“Halsted, someone is collapsed in the women’s restroom downstairs,” is a sentence I never wanted to hear my coworker say. But this afternoon she appeared in my office doorway, voice high and trembling, and said just that.

I called 911 and then ran downstairs. Coming out from under the door of the first stall were arms, a black leather jacket, delicate pink hands with clean fingernails.

“Ma’am? Can you hear me?” I crouched low but saw no movement.

“Is she breathing?” my coworker asked.

I couldn’t tell. “Ma’am? My name is Halsted and I work here in the library. Can you tell me your name?”

Nothing. No movement. One of her hands was curled oddly in on itself and the word stroke ran through me like a chill.

“Ma’am?” Nothing. Please don’t be dead. Please be okay.

My coworker went upstairs to wait for the paramedics. As the door shut, I saw one of the hands move and heard a slight breath. I didn’t believe it at first, so I reached for her wrist: a pulse, steady and strong.

I kept talking to her, saying my name over and over again, asking for her name, asking if she was awake, if she could hear me. She did not respond except in slow breaths. I said over and over, “Ma’am, my name is Halsted and I work here in the library. You collapsed on the floor in the restroom so I called the paramedics. They will be here soon. I will stay with you.” Pause. Again. “Ma’am, my name is Halsted and I work here in the library …”

The fire department was the first to arrive. I had no idea that one call to 911 would result in twelve people from three different places. With me, my coworker, and the university’s nurse, that made fifteen. But she didn’t want to talk to anyone; she didn’t even want to leave the stall. When one of the firefighters finally got her out of the stall, I was surprised to see that my non-conversant companion had been a short woman in her fifties with gorgeously wavy grey hair in jeans, a cotton blouse, and sneakers.

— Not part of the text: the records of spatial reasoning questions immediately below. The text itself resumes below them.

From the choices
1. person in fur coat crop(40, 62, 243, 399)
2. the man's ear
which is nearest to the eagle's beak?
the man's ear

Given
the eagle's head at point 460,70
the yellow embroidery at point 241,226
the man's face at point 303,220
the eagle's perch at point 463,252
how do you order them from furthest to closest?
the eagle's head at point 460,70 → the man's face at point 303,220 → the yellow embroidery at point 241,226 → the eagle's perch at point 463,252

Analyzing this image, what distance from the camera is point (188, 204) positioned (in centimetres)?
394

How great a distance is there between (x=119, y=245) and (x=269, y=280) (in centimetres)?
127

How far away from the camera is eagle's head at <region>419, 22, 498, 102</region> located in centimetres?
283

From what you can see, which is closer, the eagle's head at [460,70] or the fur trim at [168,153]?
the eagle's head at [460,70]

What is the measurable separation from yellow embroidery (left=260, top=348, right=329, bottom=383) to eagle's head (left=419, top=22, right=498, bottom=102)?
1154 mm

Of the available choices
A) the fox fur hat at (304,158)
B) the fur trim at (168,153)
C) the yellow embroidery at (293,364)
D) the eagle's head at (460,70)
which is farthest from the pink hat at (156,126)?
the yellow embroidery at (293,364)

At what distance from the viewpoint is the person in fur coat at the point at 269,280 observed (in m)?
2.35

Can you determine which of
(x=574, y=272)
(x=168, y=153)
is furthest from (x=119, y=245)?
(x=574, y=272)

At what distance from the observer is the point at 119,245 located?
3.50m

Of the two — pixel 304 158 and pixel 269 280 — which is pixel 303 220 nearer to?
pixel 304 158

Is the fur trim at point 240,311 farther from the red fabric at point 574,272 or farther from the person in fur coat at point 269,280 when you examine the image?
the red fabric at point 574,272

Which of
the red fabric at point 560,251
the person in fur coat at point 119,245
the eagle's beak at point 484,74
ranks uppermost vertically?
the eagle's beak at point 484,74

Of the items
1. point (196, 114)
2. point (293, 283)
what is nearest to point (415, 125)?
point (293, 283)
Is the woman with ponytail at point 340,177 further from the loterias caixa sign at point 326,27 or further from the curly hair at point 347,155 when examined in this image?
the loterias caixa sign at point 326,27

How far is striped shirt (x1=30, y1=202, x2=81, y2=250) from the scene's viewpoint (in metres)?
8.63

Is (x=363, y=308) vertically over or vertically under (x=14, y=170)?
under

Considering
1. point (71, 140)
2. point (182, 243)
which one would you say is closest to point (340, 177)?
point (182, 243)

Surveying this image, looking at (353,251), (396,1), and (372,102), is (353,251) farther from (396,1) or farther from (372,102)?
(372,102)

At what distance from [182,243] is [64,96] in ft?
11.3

She pointed to me and my coworker.

“I’ll talk to them,” she said.

She didn’t give us much. She barely let her blood pressure be taken, eyes widened in fear at the cuff and stethescope. At first she didn’t want to say anything, then she wanted to be held so my coworker held her while I knelt by her feet. Each of us talked softly to her, cajoled, patted, encouraged. She was lucid to a point, but far from sober. She shrunk from anyone’s touch but mine and my coworker’s. At one point, she moaned, “What is going on?” Then she said something that made me want to throw up.

“Why are any of you giving me the time of day?”

That is when it hit me. She wasn’t a student. Maybe she was homeless, maybe not. Likely she was an addict of some sort, alcohol or otherwise. And she was used to either being ignored or being the object of violence. She was the type of person I pass every day on my way to and from work, the type of person I avoid making eye contact with, the type of person I ignore.

It took a lot to get her out of the library. She required that my coworker and I accompany her with the paramedic and the nurse; she required a lot of encouragement. She was in turns weepy and belligerent, one moment crying “I just want to go home” and the next snarling “fuck you.” The paramedics are taking her to the hospital to detox instead of jail; I didn’t know they did that here in Marin. Before we found her passed out, she had trashed a few other stalls, breaking nearly a dozen eggs and ripping pieces of bread apart. We found a fifth of Smirnoff in the last stall, and I remembered heading for that stall minutes before this all started, only to see the door locked. We found a designer purse with some paperwork addressed to her and a mobile in it.

I don’t know what her story is. I won’t ever know. I just want her to be okay, but I’m afraid that she’s just too far from okay.